Un projet dont tous les indicateurs sont au vert et dont les utilisateurs sont insatisfaits pose une question inconfortable: que mesure-t-on exactement? Marie-Pia Ignace, spécialiste du lean, observe dans une interview à ICTjournal un phénomène récurrent: “on mesure l’activité plutôt que ce qui est réellement livré”. Les tableaux de bord affichent des taux de complétion et des courbes rassurantes pendant que la valeur délivrée aux utilisateurs reste en deçà des attentes.

Le décalage entre activité et valeur
Ce décalage n’est pas propre à un secteur particulier. Dans tout projet, la tentation existe de mesurer ce qui est facile à quantifier plutôt que ce qui compte réellement. Le nombre de livrables produits, le pourcentage du budget consommé, le nombre de tâches fermées dans l’outil de suivi: ces indicateurs mesurent l’activité du projet, pas sa contribution à l’objectif.
Un chef de projet qui rapporte “85% des tâches sont terminées” informe sur le volume de travail accompli mais n’indique rien sur la valeur créée.

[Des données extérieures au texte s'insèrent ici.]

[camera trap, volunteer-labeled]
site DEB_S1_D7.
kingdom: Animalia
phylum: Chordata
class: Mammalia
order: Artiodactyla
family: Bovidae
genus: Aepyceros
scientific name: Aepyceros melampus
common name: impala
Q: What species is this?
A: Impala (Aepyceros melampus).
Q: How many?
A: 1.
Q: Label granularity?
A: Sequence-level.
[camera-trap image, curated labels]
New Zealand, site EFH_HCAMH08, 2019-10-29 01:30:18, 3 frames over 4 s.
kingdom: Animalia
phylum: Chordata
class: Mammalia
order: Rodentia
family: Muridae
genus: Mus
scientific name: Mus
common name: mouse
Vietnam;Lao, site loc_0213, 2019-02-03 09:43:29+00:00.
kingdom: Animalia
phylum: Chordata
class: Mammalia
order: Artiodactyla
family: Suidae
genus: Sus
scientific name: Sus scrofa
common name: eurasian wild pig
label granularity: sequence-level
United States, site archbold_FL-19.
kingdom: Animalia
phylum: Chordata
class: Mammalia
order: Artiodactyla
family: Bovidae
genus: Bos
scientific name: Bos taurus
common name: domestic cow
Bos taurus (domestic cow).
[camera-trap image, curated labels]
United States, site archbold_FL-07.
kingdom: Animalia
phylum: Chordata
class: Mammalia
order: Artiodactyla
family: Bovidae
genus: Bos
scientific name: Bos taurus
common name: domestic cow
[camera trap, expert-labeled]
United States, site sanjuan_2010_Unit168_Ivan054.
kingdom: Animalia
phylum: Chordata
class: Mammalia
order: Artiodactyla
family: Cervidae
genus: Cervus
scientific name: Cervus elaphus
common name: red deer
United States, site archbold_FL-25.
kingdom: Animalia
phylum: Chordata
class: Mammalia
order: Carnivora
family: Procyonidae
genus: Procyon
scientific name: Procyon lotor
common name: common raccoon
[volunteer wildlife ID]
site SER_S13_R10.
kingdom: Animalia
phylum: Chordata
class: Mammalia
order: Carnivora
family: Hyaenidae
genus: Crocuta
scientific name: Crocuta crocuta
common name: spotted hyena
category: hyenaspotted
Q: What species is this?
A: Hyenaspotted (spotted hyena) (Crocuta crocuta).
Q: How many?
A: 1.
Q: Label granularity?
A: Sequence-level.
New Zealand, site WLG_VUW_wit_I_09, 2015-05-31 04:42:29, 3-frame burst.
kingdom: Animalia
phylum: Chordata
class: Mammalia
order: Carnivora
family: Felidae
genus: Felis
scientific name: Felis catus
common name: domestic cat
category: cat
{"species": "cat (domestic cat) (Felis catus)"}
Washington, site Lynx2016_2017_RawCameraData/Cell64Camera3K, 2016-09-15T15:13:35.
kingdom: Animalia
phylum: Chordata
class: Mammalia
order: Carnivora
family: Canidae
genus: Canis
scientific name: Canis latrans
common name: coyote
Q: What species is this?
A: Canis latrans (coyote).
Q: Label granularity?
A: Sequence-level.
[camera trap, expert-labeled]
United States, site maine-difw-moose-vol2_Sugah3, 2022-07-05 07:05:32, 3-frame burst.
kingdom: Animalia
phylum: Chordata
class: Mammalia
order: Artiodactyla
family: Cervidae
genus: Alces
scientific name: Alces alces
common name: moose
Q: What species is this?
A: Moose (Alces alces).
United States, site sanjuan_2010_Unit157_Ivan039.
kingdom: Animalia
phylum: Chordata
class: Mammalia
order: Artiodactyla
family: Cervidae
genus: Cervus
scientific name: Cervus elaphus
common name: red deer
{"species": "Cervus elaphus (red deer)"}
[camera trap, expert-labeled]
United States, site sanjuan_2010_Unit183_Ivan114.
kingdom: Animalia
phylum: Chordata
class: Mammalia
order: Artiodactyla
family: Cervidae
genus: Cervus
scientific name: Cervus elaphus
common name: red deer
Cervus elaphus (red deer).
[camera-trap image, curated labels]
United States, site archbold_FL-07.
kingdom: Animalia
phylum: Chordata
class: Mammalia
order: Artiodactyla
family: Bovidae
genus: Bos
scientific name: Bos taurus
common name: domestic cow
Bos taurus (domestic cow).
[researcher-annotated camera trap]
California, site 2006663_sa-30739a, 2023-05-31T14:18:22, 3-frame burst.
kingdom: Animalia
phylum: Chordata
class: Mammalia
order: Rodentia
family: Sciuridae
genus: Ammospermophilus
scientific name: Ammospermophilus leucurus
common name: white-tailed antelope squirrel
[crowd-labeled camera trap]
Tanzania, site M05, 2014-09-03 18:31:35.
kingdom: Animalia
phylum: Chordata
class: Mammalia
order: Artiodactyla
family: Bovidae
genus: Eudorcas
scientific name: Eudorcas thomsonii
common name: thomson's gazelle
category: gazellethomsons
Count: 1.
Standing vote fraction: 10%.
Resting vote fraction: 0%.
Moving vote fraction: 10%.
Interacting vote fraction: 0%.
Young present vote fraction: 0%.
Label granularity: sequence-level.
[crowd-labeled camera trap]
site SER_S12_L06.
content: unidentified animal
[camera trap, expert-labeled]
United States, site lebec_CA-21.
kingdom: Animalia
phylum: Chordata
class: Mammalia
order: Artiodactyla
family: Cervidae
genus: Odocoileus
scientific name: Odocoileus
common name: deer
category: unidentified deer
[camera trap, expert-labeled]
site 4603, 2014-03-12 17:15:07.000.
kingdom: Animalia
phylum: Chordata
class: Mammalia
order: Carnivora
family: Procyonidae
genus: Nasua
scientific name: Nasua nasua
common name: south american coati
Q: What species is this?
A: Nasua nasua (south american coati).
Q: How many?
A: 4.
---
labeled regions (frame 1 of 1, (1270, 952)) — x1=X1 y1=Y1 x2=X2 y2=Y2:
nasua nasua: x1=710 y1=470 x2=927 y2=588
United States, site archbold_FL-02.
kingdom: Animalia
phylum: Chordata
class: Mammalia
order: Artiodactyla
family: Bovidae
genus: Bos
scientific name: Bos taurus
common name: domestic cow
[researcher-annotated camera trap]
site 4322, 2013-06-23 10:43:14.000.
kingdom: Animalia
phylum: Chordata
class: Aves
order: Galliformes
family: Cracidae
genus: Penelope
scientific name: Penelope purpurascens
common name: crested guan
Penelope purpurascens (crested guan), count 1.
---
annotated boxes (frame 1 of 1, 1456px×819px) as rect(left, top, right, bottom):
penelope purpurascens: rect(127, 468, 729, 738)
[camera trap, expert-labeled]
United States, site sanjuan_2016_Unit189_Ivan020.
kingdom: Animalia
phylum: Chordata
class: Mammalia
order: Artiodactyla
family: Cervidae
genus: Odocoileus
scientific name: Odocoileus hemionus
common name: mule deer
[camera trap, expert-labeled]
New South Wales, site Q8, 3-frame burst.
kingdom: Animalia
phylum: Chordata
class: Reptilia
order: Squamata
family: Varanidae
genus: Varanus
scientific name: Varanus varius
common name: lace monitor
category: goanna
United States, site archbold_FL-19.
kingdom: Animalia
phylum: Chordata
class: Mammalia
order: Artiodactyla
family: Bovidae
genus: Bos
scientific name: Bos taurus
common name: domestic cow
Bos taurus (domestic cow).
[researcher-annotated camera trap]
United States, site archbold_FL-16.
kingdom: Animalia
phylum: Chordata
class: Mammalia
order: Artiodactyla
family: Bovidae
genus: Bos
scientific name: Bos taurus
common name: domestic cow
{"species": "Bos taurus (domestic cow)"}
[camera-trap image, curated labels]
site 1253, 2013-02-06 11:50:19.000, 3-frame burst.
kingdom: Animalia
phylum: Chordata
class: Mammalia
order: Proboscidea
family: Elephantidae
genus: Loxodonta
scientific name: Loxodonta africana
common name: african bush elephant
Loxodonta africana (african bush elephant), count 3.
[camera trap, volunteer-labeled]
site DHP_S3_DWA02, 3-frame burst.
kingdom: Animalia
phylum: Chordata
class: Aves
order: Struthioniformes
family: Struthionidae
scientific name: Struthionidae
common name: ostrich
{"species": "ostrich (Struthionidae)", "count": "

Les tâches complétées peuvent concerner de la documentation que personne ne lira, des fonctionnalités que personne n’a demandées ou des processus de validation qui ne servent que la conformité administrative.
Le lean management propose un principe correctif: mesurer systématiquement du point de vue du client ou de l’utilisateur final. La question n’est pas “combien avons-nous produit?” mais “quelle valeur avons-nous délivrée?”.
Le coût invisible de la bureaucratie projet
Ignace rapporte un exemple saisissant: un développement nécessitant 25 jours de travail effectif a coûté 100 jours au prestataire et 400 jours de gestion interne, soit un total de 500 jours. Le ratio est de 1 pour 20: pour chaque jour de travail productif, vingt jours sont consacrés à la gestion, la coordination, la validation et le reporting.
Dans les organisations de grande taille, les processus de gouvernance et les circuits de validation s’accumulent au fil du temps sans que leur utilité soit régulièrement réévaluée. Chaque couche a été ajoutée pour résoudre un problème légitime, mais leur agrégation finit par constituer une bureaucratie dont le coût dépasse celui du travail qu’elle encadre. Le chef de projet se retrouve à passer plus de temps à justifier le travail qu’à s’assurer qu’il crée de la valeur.
Que mesurer à la place?
Le lean propose de partir de la valeur client pour construire les indicateurs. Trois métriques se révèlent particulièrement utiles.
Le délai de bout en bout (lead time) mesure le temps écoulé entre la demande et la livraison effective. Cet indicateur capture l’ensemble du processus, y compris les files d’attente et les temps morts que les indicateurs d’activité ne voient pas. Un projet dont les tâches avancent vite mais dont le délai global est long révèle des goulots d’étranglement dans les processus de validation ou de coordination.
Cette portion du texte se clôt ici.